Having been unaware she’d head to Tokyo, Jackson had planned her season to target the World Championships in Flanders that came afterwards. “I wasn't in peak form in Tokyo but knowing that I wasn't at my best, I was really pleasantly surprised with the race. I made it with the front group over the big climb and then tried to do something for the team.”

Such a strong ride at the Olympics seemed to give Jackson a boost of confidence, as her results only skyrocketed from then onwards. Her first WorldTour win came on the first stage of the Simac Ladies Tour in August, then she became Canadian national champion and topped things off with a 6th place at the World Championships, an impressive result that took some onlookers by surprise.

“I knew it was going to be a good day when we were in the Flandrian lap,” says Jackson about the Worlds. “We were going up these climbs and I was feeling like, it's not easy, but it's not hard.” Jackson came into the finish with a select group who were fighting for the rainbow jersey. “It's my first time being in that position. I had good confidence during the race but now it's just like learning how to do that in the very final moment.”

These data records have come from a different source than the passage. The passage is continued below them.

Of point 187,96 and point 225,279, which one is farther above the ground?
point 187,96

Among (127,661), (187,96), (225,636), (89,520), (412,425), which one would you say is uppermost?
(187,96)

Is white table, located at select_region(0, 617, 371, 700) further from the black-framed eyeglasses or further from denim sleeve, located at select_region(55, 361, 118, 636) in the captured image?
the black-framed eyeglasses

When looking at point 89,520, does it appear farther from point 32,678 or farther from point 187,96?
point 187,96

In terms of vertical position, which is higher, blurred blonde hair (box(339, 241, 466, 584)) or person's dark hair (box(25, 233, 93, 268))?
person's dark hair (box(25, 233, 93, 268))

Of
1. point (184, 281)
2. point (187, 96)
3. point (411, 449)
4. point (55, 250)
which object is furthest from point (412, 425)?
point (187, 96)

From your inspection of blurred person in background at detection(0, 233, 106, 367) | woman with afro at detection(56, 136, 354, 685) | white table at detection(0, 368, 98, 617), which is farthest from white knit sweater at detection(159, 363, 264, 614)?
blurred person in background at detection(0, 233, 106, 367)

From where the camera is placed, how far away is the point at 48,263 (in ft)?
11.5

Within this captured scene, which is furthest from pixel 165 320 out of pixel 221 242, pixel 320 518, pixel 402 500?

While big cycling nations like Italy and the Netherlands had full lead outs in the run into the line, Jackson was isolated at the Worlds as the only rider left representing Canada in the final. A teammate was something she missed. “When you don't have another teammate, you get a cloudy vision of what you need to do, but a teammate can just help you build that confidence and say ‘this is the moment now, you need a position here.’”

What does Jackson put this surge of late season form down to? “I think in the second half of the season, people can lose focus or get tired or want to go home,” she explains. “There's a lot of stress and pressure racing in the sport.”

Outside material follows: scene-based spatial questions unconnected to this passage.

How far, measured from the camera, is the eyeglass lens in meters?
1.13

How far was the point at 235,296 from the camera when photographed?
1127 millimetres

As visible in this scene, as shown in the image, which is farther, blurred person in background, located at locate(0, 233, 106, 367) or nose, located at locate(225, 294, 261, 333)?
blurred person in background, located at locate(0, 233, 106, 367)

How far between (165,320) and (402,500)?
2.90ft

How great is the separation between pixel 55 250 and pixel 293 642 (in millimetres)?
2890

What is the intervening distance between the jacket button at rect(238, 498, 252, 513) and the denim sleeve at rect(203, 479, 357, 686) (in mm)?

“I still get so excited about racing, so I think when your head is in it or when you really want to push your body above and beyond, you can pull more out of it. You have to have good legs but your mental game and how you tackle a race is also super important.”

Her enthusiasm for racing and motivation for a results is why Jackson was so excited for the inaugural Paris-Roubaix Femmes which was coming up just after our conversation. “I think when there's anything extreme, it gets me more excited. For me, I'm good on the cobbles,” she says. “I'm also good at positioning and so that's a big part of what this race calls for and I think, with this team, we're really looking for opportunities to be dynamic and bold.”

Jackson is unique in that, despite her late entry to racing and lack of experience in the European peloton, riding in the bunch is one of her strengths. “We can ask ourselves: what if I crash? But you could also ask yourself, what if this goes well? It's gonna be totally awesome,” she says.

“I think it really takes a special personality. For me, it was like, whatever aggression or extra chaos is in the race, I meet it with the same chaos. For sure, the first year when I was first over here, I crashed a lot.”

She tells me that she’s been watching previous men’s editions of Paris-Roubaix, trying to pick up tips on ways to win, learning that anything can happen in Roubaix and asserting that, no matter how many crashes she has, she’ll continue to keep riding. “I like to watch previous editions and figure out several ways of how I can win,” she says. “Then have them in the back of my mind so when I'm racing I don't have to think about when I'm going to go or what's going to happen, it's almost subconscious.”

In the end, Jackson finished Paris-Roubaix in a respectable 26th place. She spoke to me again at the finish, in the centre of the iconic Roubaix Velodrome, covered in mud with blood dripping down one knee. Crashes and drama had hampered her chances, but in her true style, she was positive and happy about the race. “I think I would have liked to have been on the podium or win of course,” she says. “I had two crashes but I just kept riding and caught other groups and I'm proud that I didn’t give up.”

She praised Lizzie Deignan’s bold move, and hinted that she’d be back to Roubaix for more, seeing herself specialising as a Classics rider as her career progresses. “Those are my favourite races,” she says. “They suit me well, but also I just love the crowds and the history. Honestly, I love all races, really.”